Dublin City Council reverses proposed homeless service cuts

Wednesday 15 January 2014 00.04
Council managers had included a reduction of €6m for the homeless in the draft budget for 2014
Council managers had included a reduction of €6m for the homeless in the draft budget for 2014

Dublin city councillors have voted to reverse proposed cuts to homeless services and grants to the disabled.

Council managers had included a reduction of €6m for the homeless and €3.5m for the disabled in a draft budget for 2014.

An amendment motion from the Labour and Fine Gael groups of councillors presented at this evening's budget meeting prevented the cuts from going ahead.

The motion also prevented a 7% increase in rents for local authority tenants.

It also included a cut of 0.4% in the rates paid by city businesses to be made up by a reduction in money being set aside for appeals against the rate charges.

City Manager Owen Keegan said the cuts had been proposed to match the reductions in grants from central government.

It traditionally funded 90% of homeless services and 80% of disabled grants and he said he was very reluctant to set a precedent for making up the shortfall.

"If you step up to the plate and make good the reduction in funding there is only one direction that is going to go" he said.

Councillors were able to stop the cuts following meetings between the council management and councillors including Labour's Dermot Lacey and  Fine Gael’s Ruairi McGinley.

There was an extra €3m in grant funding from central government since the budget was drafted.

City officials also agreed to increase estimates for income from arrears on second home tax, investment income and new rate payers that councillors said were  too conservative.

Money set aside for the homeless cold weather initiative, the Poolbeg Incinerator and some contingency funds were also reallocated.

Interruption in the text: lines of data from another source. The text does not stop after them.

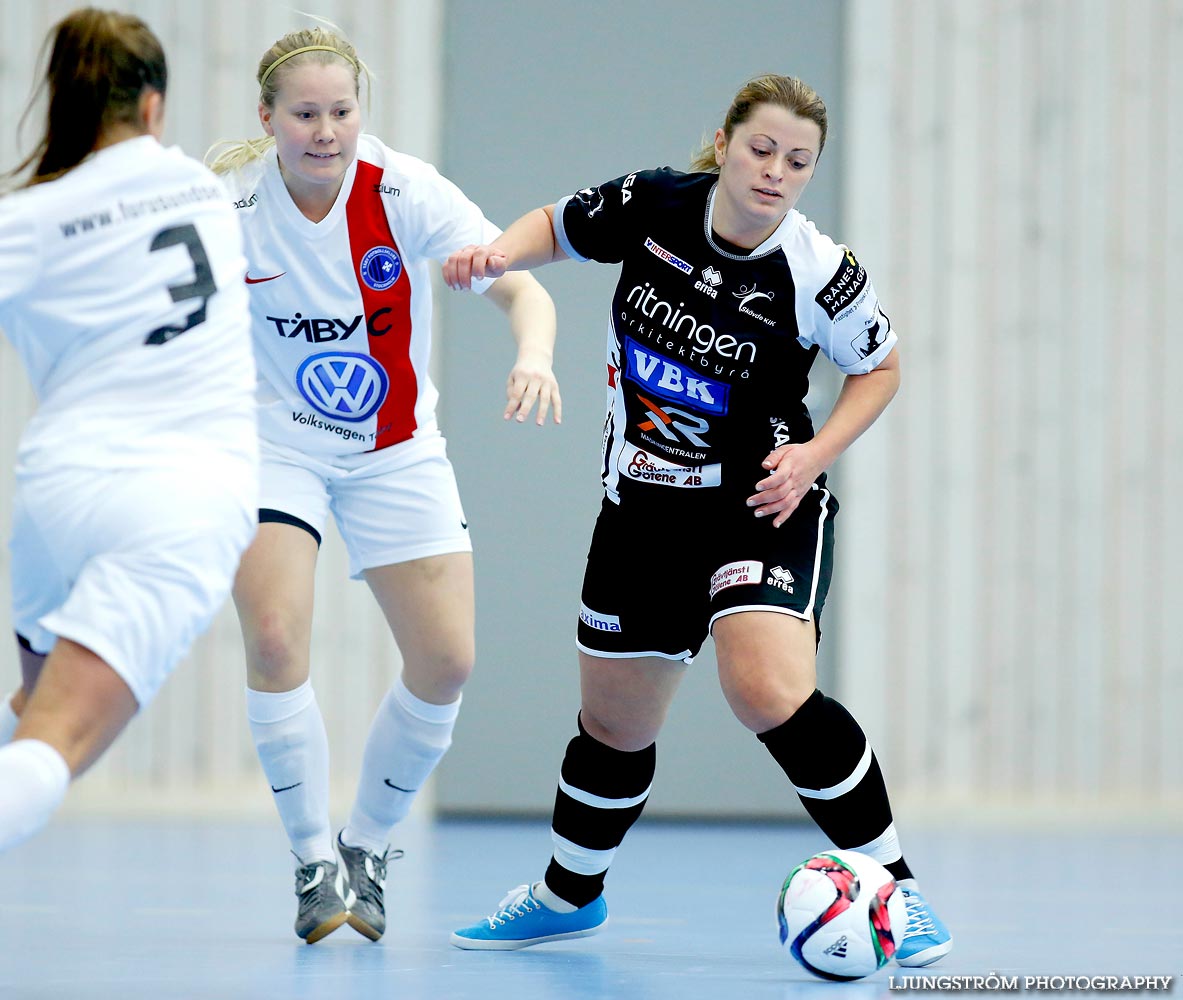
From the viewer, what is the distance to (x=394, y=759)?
3418 mm

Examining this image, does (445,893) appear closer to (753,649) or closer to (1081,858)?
(753,649)

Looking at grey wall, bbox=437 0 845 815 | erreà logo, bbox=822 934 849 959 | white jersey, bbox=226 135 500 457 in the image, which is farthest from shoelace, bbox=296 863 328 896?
grey wall, bbox=437 0 845 815

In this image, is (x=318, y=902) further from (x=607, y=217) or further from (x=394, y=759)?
(x=607, y=217)

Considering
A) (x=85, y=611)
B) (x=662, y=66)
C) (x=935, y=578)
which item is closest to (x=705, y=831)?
(x=935, y=578)

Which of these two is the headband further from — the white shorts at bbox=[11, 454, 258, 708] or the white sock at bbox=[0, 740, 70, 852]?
the white sock at bbox=[0, 740, 70, 852]

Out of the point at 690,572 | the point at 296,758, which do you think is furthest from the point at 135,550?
the point at 690,572

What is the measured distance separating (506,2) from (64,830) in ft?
13.2

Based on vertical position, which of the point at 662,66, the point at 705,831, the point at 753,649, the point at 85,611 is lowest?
the point at 705,831

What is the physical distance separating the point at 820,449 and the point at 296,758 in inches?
51.7

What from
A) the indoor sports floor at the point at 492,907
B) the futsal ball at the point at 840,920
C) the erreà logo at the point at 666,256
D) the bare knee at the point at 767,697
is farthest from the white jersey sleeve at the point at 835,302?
the indoor sports floor at the point at 492,907

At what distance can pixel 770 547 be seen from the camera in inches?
121

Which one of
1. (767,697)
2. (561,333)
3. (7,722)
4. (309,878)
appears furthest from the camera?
(561,333)

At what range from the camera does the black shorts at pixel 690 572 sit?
9.99ft

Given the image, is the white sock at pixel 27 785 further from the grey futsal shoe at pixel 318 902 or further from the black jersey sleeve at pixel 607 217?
the black jersey sleeve at pixel 607 217
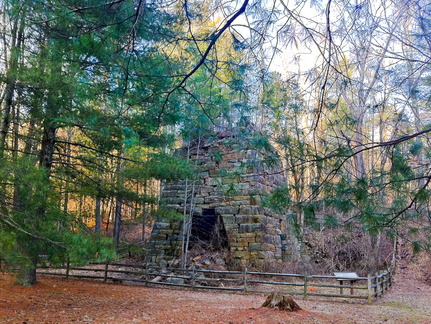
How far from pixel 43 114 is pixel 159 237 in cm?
673

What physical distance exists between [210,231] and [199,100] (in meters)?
8.84

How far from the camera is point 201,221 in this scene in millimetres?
12180

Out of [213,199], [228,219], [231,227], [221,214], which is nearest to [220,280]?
[231,227]

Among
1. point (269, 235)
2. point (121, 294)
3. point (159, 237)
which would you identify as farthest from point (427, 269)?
point (121, 294)

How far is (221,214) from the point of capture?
1145cm

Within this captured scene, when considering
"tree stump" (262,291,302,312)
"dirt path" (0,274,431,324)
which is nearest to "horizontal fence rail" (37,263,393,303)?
"dirt path" (0,274,431,324)

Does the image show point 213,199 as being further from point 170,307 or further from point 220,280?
point 170,307

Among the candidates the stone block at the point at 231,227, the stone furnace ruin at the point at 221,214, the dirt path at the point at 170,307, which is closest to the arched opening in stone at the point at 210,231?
the stone furnace ruin at the point at 221,214

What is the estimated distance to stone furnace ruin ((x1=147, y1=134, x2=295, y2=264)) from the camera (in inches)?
432

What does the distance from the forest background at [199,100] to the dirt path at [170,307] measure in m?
0.86

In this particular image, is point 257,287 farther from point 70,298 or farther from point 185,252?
point 70,298

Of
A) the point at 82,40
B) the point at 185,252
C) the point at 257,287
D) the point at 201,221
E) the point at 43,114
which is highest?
the point at 82,40

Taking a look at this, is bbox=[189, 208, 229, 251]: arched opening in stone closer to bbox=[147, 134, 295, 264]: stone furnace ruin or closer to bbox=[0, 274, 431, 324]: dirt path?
bbox=[147, 134, 295, 264]: stone furnace ruin

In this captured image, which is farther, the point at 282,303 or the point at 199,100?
the point at 282,303
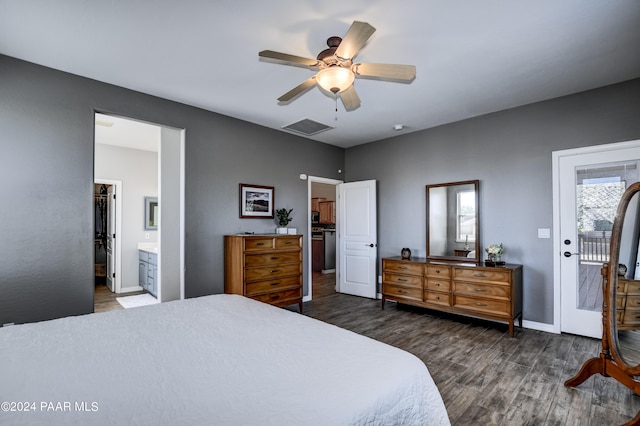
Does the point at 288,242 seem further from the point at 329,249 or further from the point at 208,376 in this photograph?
the point at 329,249

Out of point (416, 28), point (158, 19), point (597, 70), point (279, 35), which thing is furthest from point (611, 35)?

The council also benefitted from a revaluation of the rates paid for parking meters.

The budget was carried by 33 votes for, 14 against and two abstentions.

The budget was opposed by Fianna Fáil, Sinn Féin and left wing councillors who complained that the Government had reneged on its promise that 80% of money collected in Dublin city for the Local Property Tax would be spent in the city.

However, a Fianna Fáil motion to reject the budget was defeated.